### Exercise
Where a picture appears, leave it out, and print the rest of the records as they are.

### Recorded data

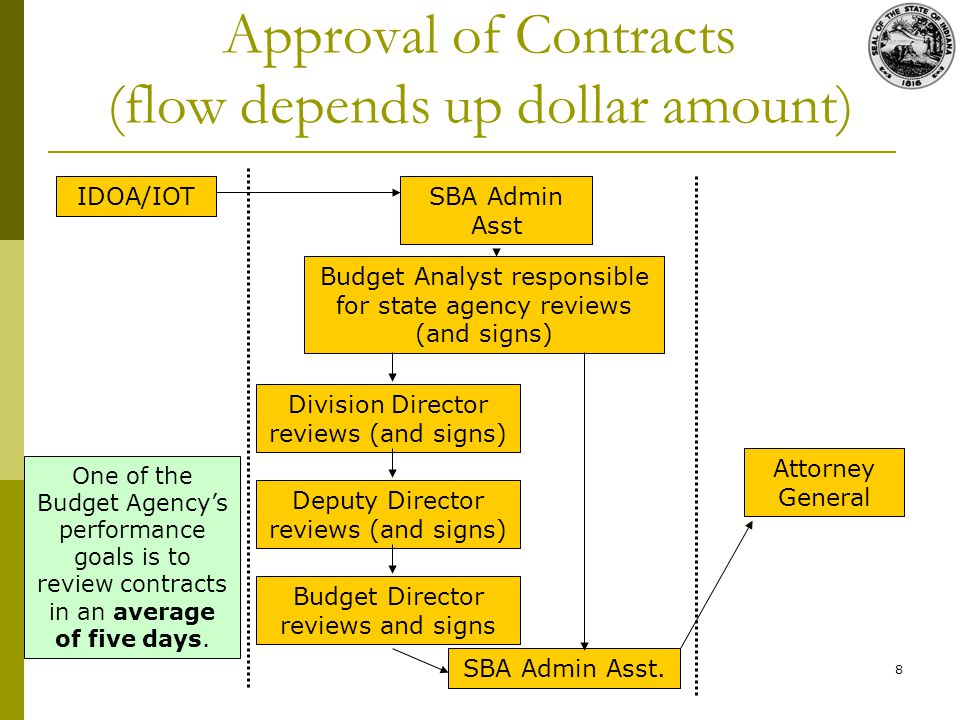 8 Approval of Contracts (flow depends up dollar amount) IDOA/IOTSBA Admin Asst Budget Analyst responsible for state agency reviews (and signs) Attorney General One of the Budget Agencys performance goals is to review contracts in an average of five days.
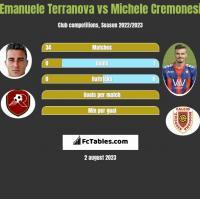 Emanuele Terranova vs Michele Cremonesi h2h player stats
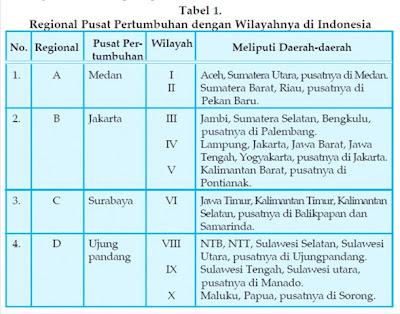 FUNGSI, KONSEP DAN PENGARUH WILAYAH PUSAT PERTUMBUHAN DI INDONESIA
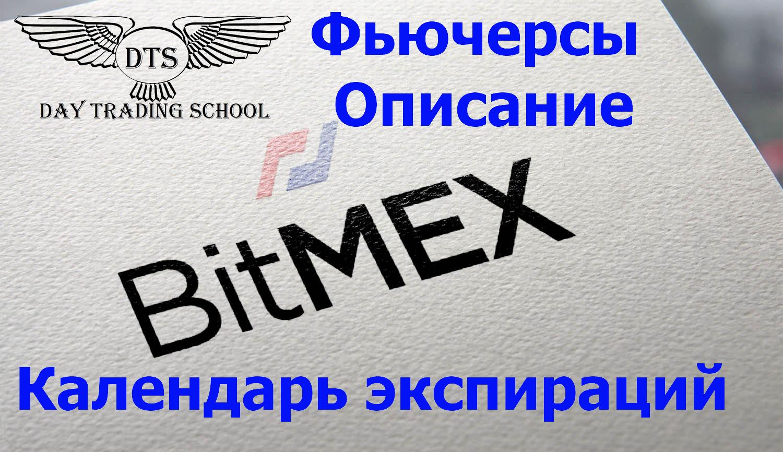 Фьючерсы-на-BITMEX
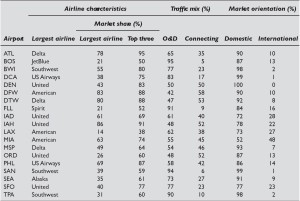 US Airports_ Traffic Mix_market share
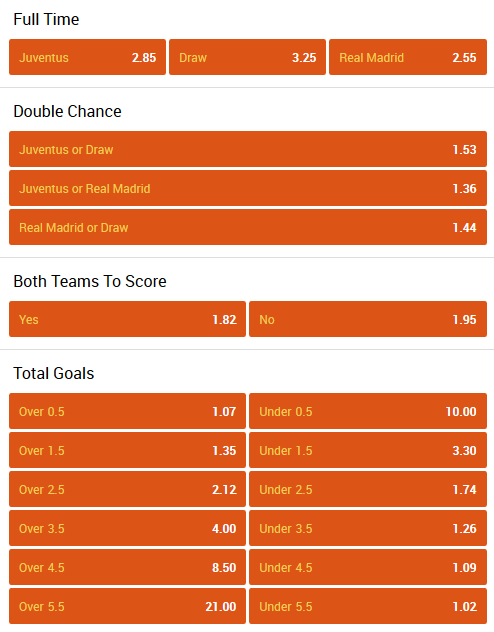 Juventus Real Madrid betting odds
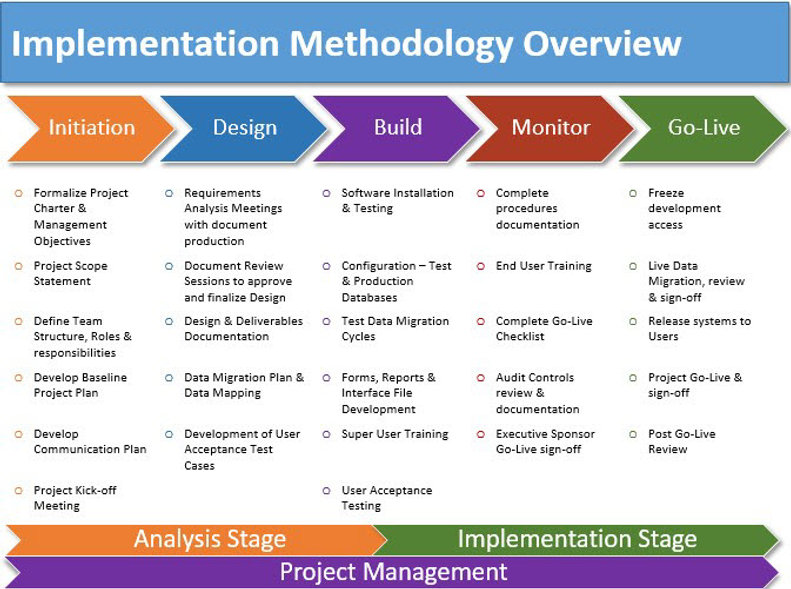 TimeLinx-Implementation-Methodology.jpg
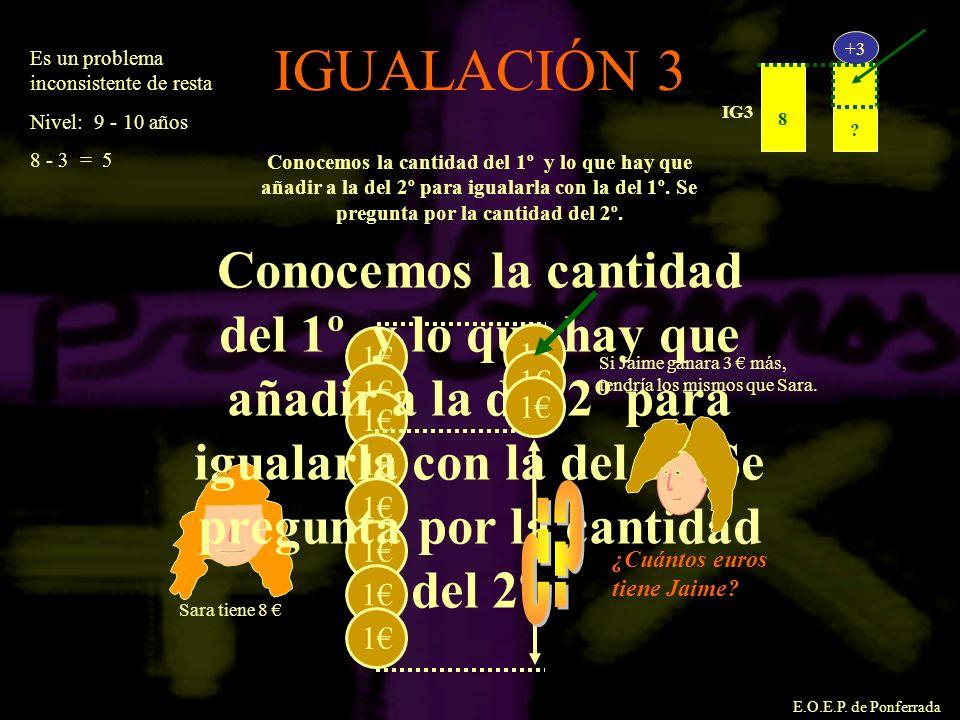 E.O.E.P. de Ponferrada IGUALACIÓN 3 ? 8 IG3 +3 Conocemos la cantidad del 1º y lo que hay que añadir a la del 2º para igualarla con la del 1º. Se pregu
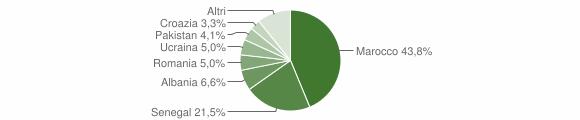Grafico cittadinanza stranieri - Agnosine 2015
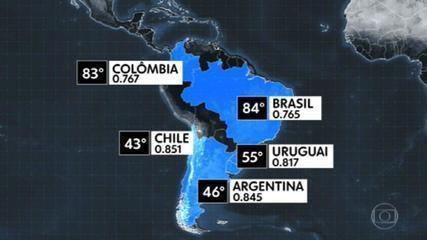 Il Brasile perde posizioni nella classifica mondiale dell'Indice di Sviluppo Umano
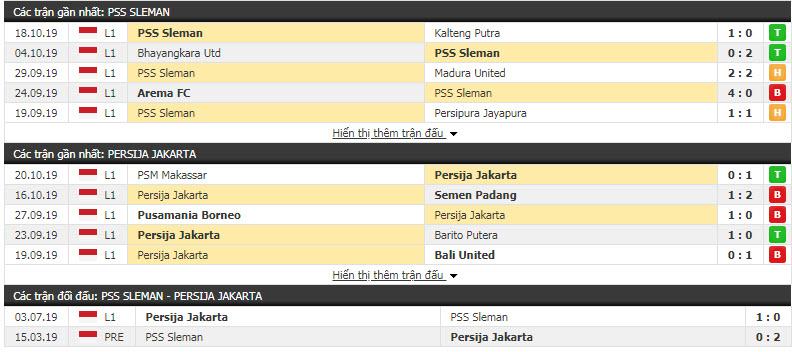 Nhận định PSS Sleman vs Persija Jakarta 18h30, 24/10 (Vòng 24 VĐQG Indonesia)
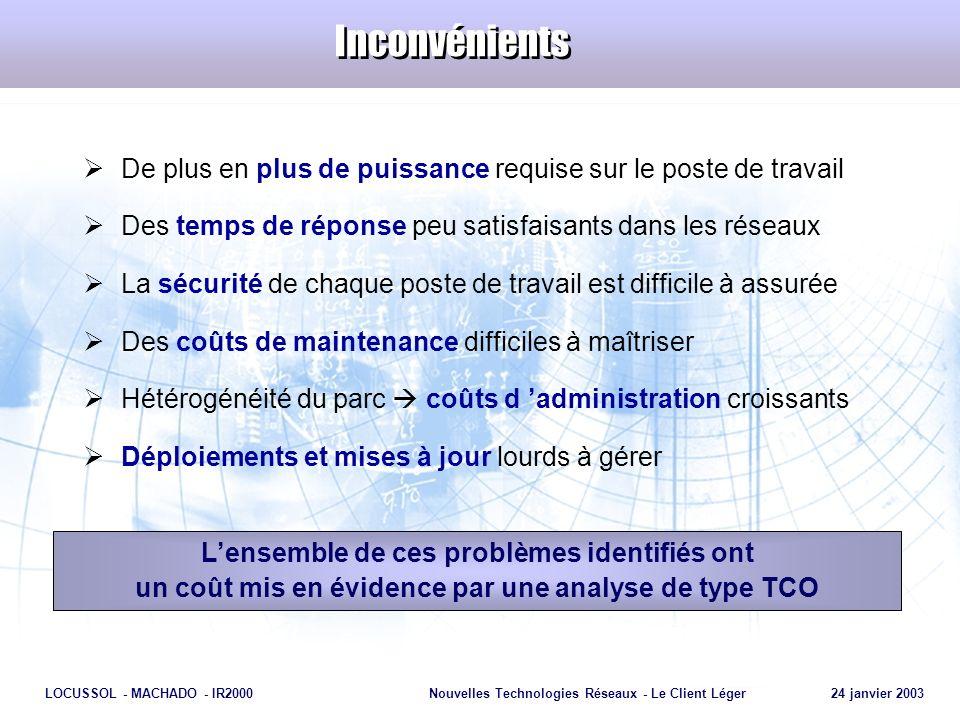 Page 4 LOCUSSOL - MACHADO - IR2000Nouvelles Technologies Réseaux - Le Client Léger 24 janvier 2003 Inconvénients De plus en plus de puissance requise
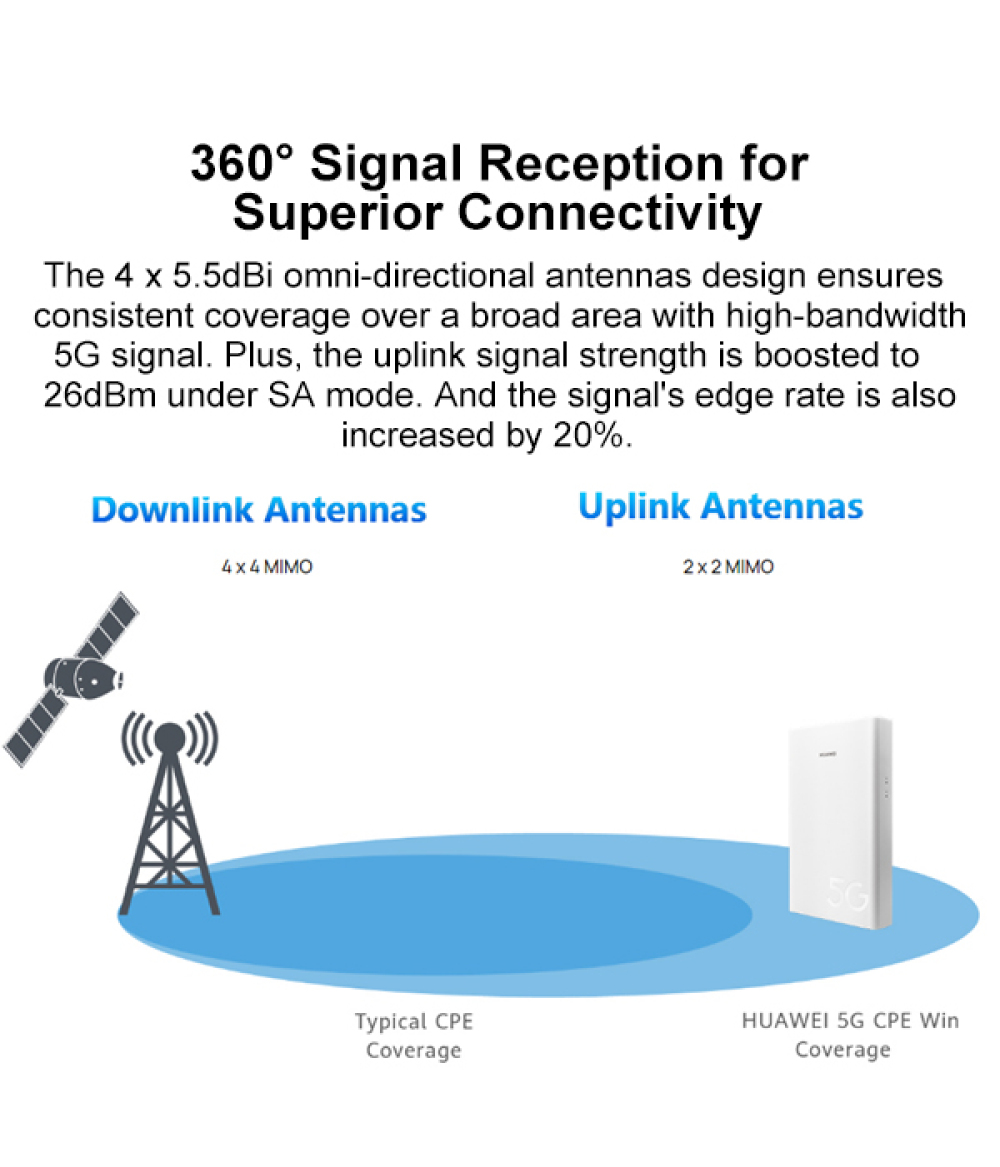Original HUAWEI 5G CPE WIN H312-371 5G Router outdoor support sim card slot NSA SA network modes The BEST 5G Router!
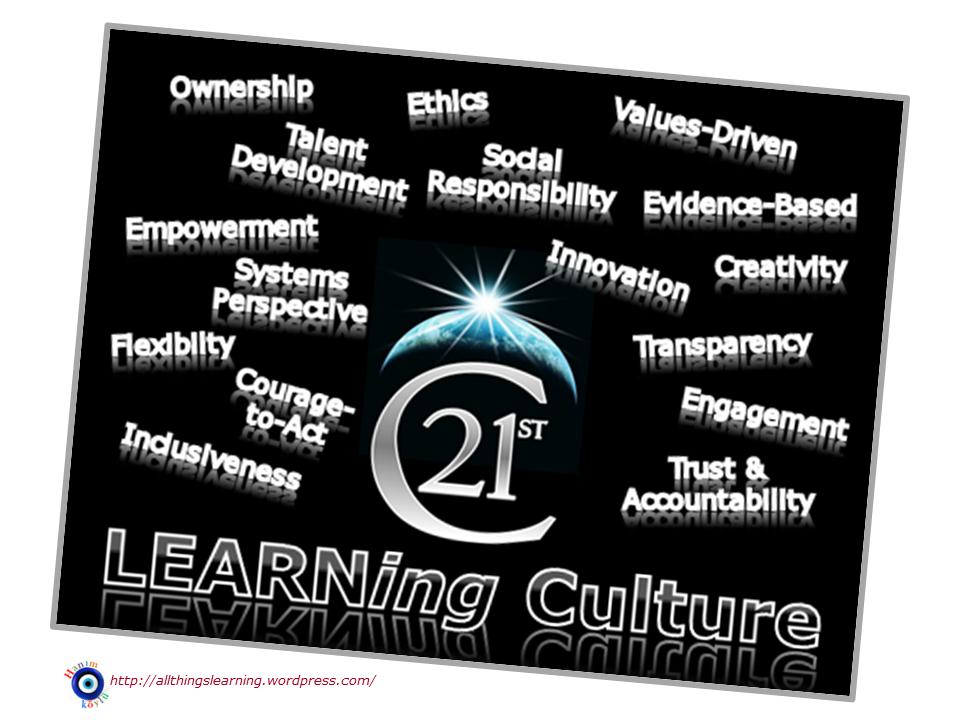 Allthingslearning: The 21st Century Teacher Trainer…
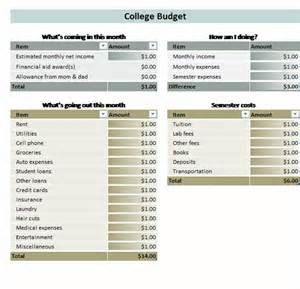 charter school budget template best photos of sle college budget college student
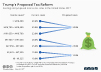 Existing and proposed income tax rates in the United States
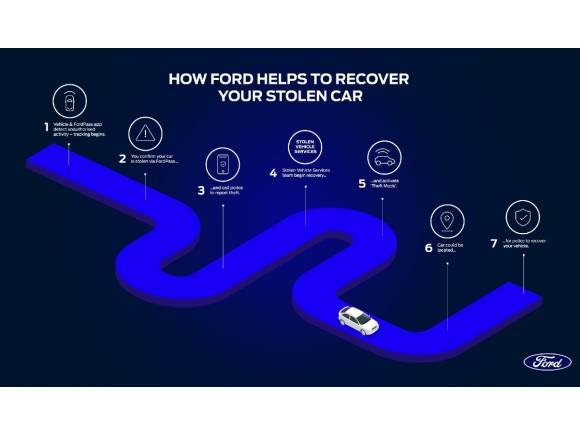 Si te roban el coche, la tecnología de Ford te echa un cable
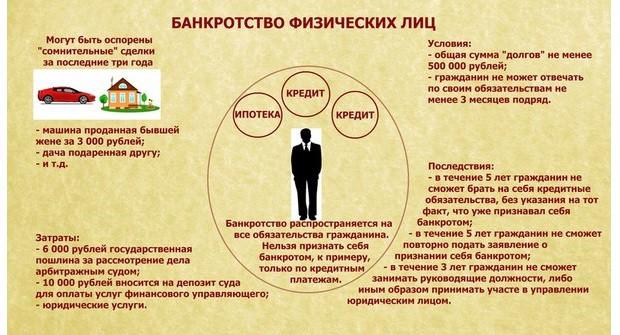 Как сделать банкротство физического лица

### Solution for this exercise
 8 Approval of Contracts (flow depends up dollar amount) IDOA/IOTSBA Admin Asst Budget Analyst responsible for state agency reviews (and signs) Attorney General One of the Budget Agencys performance goals is to review contracts in an average of five days.
 Emanuele Terranova vs Michele Cremonesi h2h player stats
 FUNGSI, KONSEP DAN PENGARUH WILAYAH PUSAT PERTUMBUHAN DI INDONESIA
 Фьючерсы-на-BITMEX
 US Airports_ Traffic Mix_market share
 Juventus Real Madrid betting odds
 TimeLinx-Implementation-Methodology.jpg
 E.O.E.P. de Ponferrada IGUALACIÓN 3 ? 8 IG3 +3 Conocemos la cantidad del 1º y lo que hay que añadir a la del 2º para igualarla con la del 1º. Se pregu
Grafico cittadinanza stranieri - Agnosine 2015
 Il Brasile perde posizioni nella classifica mondiale dell'Indice di Sviluppo Umano
 Nhận định PSS Sleman vs Persija Jakarta 18h30, 24/10 (Vòng 24 VĐQG Indonesia)
 Page 4 LOCUSSOL - MACHADO - IR2000Nouvelles Technologies Réseaux - Le Client Léger 24 janvier 2003 Inconvénients De plus en plus de puissance requise
Original HUAWEI 5G CPE WIN H312-371 5G Router outdoor support sim card slot NSA SA network modes The BEST 5G Router!
 Allthingslearning: The 21st Century Teacher Trainer…
 charter school budget template best photos of sle college budget college student
 Existing and proposed income tax rates in the United States
 Si te roban el coche, la tecnología de Ford te echa un cable
 Как сделать банкротство физического лица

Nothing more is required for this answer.